- Born: November 20, 1870 Hartsville, South Carolina
- Died: November 28, 1938 (aged 68) Hartsville, South Carolina
- Known for: agricultural reformer

= David Robert Coker =

David Robert Coker (November 20, 1870 - November 28, 1938) was an agricultural reformer.

Coker earned a degree from the University of South Carolina in Columbia in 1891. In 1897 he established an experimental farm outside Hartsville. He experimented with breeding sweet corn and cotton. He published his first test results in 1899. He began employing the principles of genetics and systematic methods to improve seed stocks. Between 1902 and 1910, Coker worked to improve cotton varieties with Herbert John Webber to develop a number of improved varieties of cotton. Together, they created one of the first integrated agribusinesses in the southern United States.

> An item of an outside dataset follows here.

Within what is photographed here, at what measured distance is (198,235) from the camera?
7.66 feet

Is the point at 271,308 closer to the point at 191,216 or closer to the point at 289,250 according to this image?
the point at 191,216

He also developed new varieties for oats, sorghum, and rye, as well as corn, tobacco, and various fruits and vegetables.

During the 1920s, Coker became a proponent of rural reform, advocating for land reform, crop diversification, better roads and improved education.

Coker also became involved with finance and politics, serving as Mayor of Hartsville from 1902 to 1904, and as director of the Federal Reserve Bank of Richmond.

==Family==
Coker was the son of Major James Lide Coker, founder of Coker College and Sonoco, Inc. His brother was botanist William Chambers Coker.